See?  Three primitive Christmas trees (if I call them "primitive" it sounds like they're supposed to be scraggly) for a dollar apiece.  You can see they now have applesauce cinnamon ornaments the kids and I made hanging from their branches.  I put those on only after removing all the tiny baby figurine ornaments that came with the trees.

Excuse me, I misspoke.  I removed all the naked glow in the dark baby figurine ornaments hanging from their branches.

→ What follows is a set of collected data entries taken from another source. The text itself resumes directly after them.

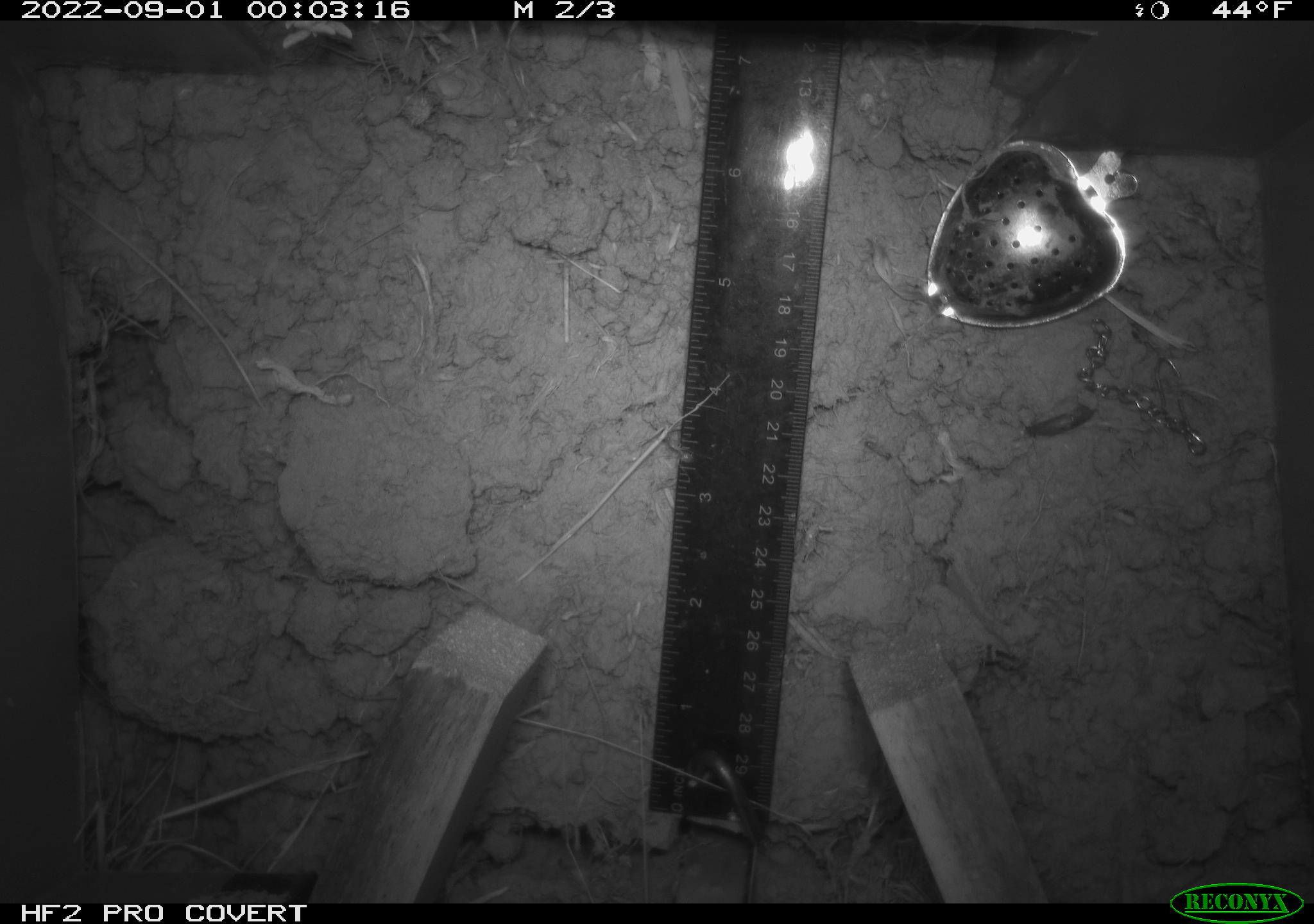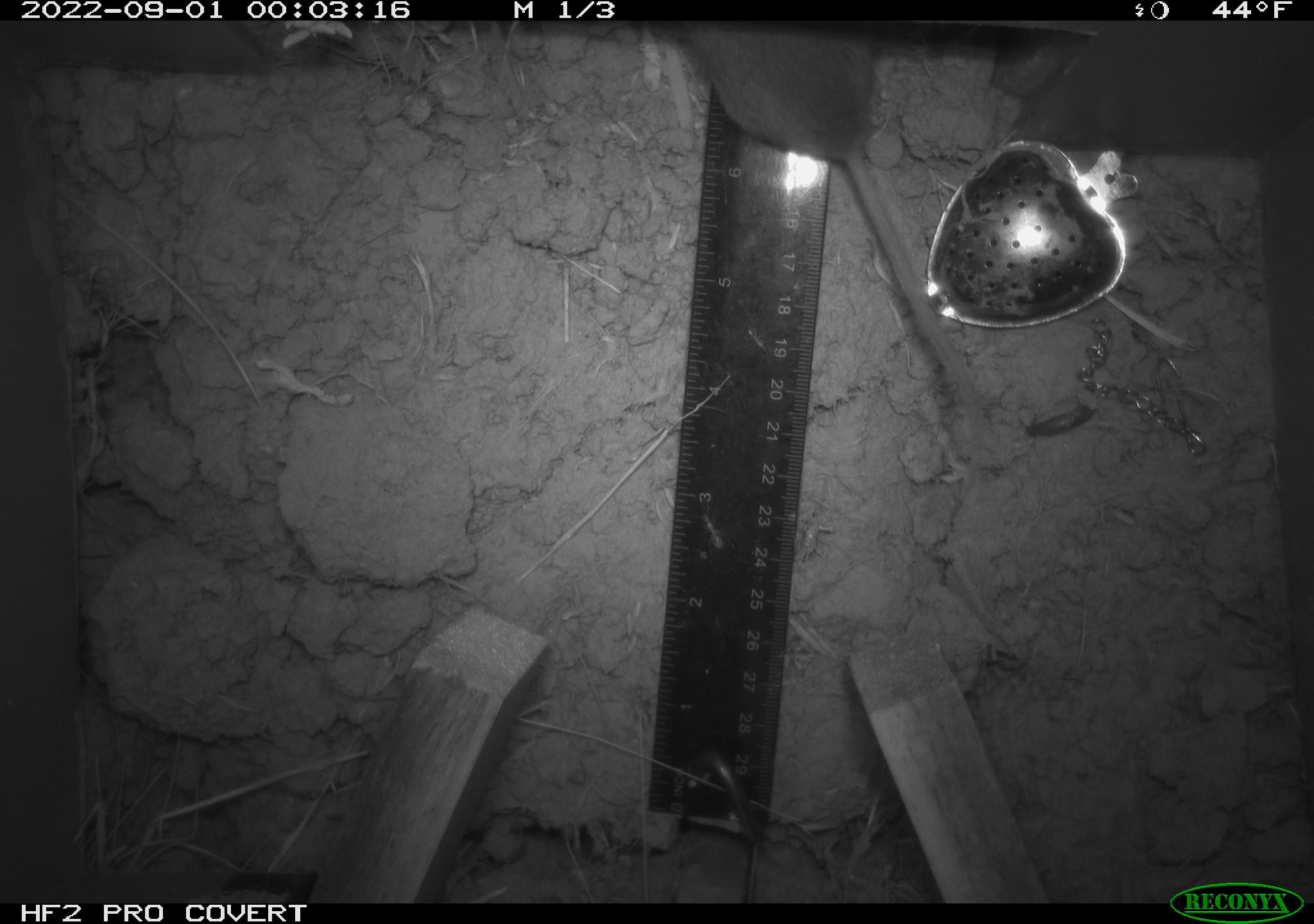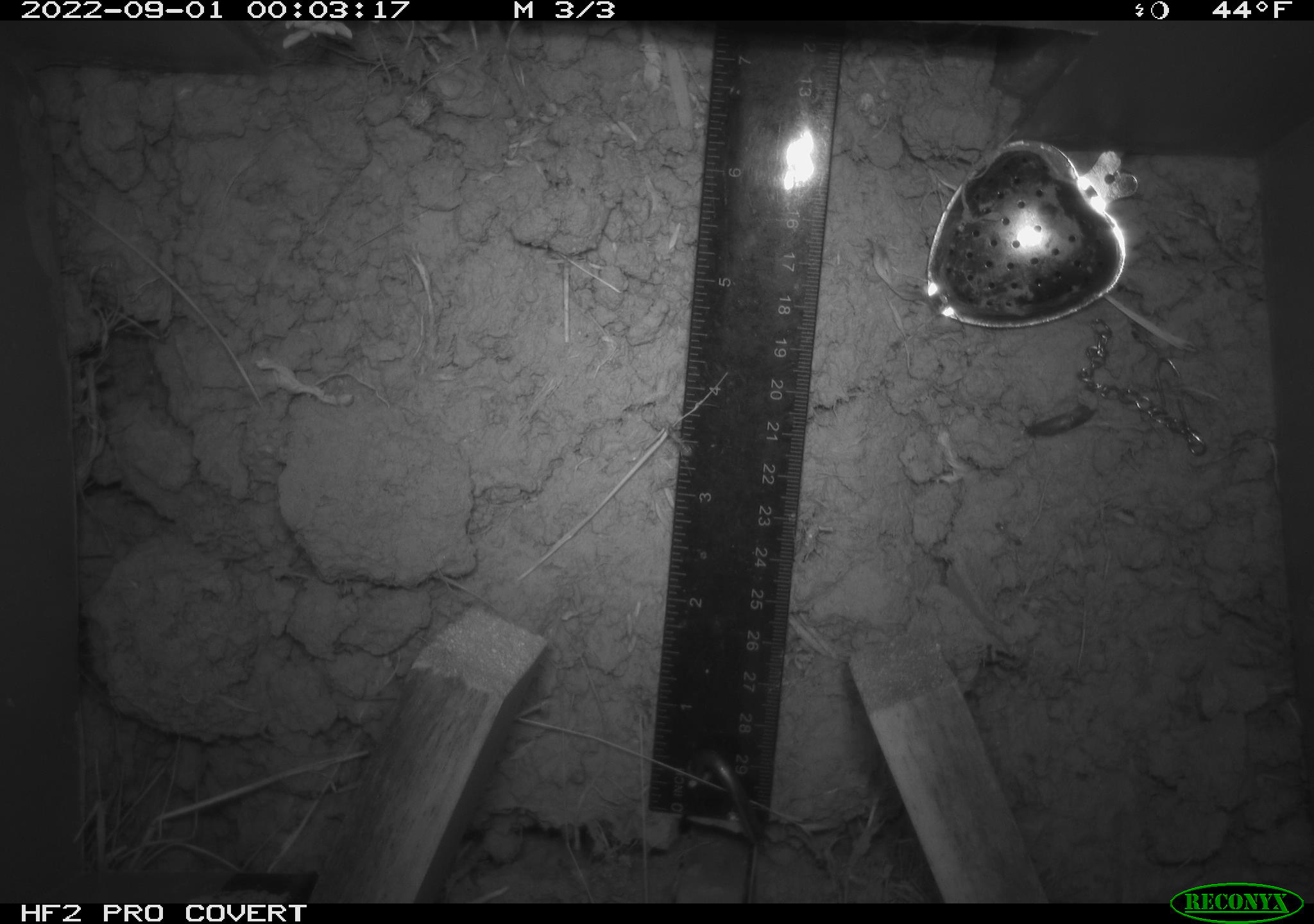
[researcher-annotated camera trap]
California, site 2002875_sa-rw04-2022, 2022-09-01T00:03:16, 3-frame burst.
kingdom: Animalia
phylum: Chordata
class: Mammalia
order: Rodentia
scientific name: Rodentia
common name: mouse species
Mouse species (Rodentia).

If that isn't bizarre enough, upon closer inspection of their little naked glow in the dark backs, I was able to see that once upon a time, there were wings attached (okay, so I'm assuming they were wings- I suppose they could have been... whatever else grows out of babies' backs).  To me, this means someone snapped the wings off of all those little cherubs, which makes me think this family was purposely going for a fallen angel theme that Christmas, complete with festive games like pin-the-horns on Satan and Red Rover but instead of clotheslining the member of the opposing team running toward you, you'd be lined up in front of a burning fire pit and they'd run into that- unless your theology runs more toward Hell is Eternal Separation From God, in which case you'd just have to designate a little area behind you with this sign hanging up:

Purchase a slightly different version of this sign here!  Or just click to embiggen!

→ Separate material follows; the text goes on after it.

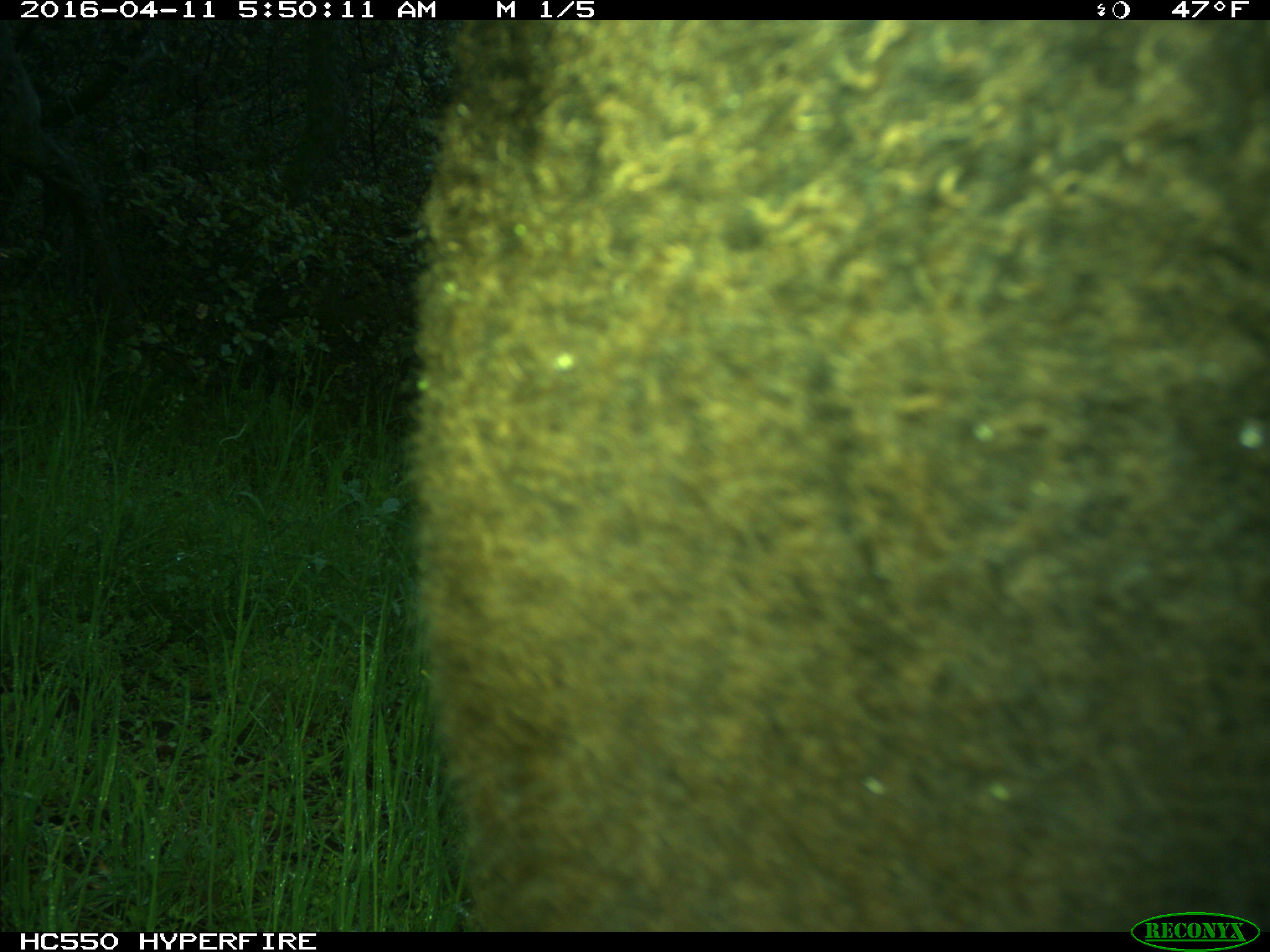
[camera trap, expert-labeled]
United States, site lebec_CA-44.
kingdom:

What on earth happened to this post?  I swear when I woke up this morning and promised myself to finally write down one of the dozen posts floating around in my head, it had no Microsoft paint.  It didn't even have Satanic games.

I'm now trying to engineer ways to drive by that house- the home of the naked glow in the dark fallen angel babies- just to try and look in their windows.  Who knows what other treasures they're hiding!


  1. Yes --creepy. I think it's the taking-off-the-wings that is particularly creepy, although glow-in-the-dark and Christmas seem really wrong together.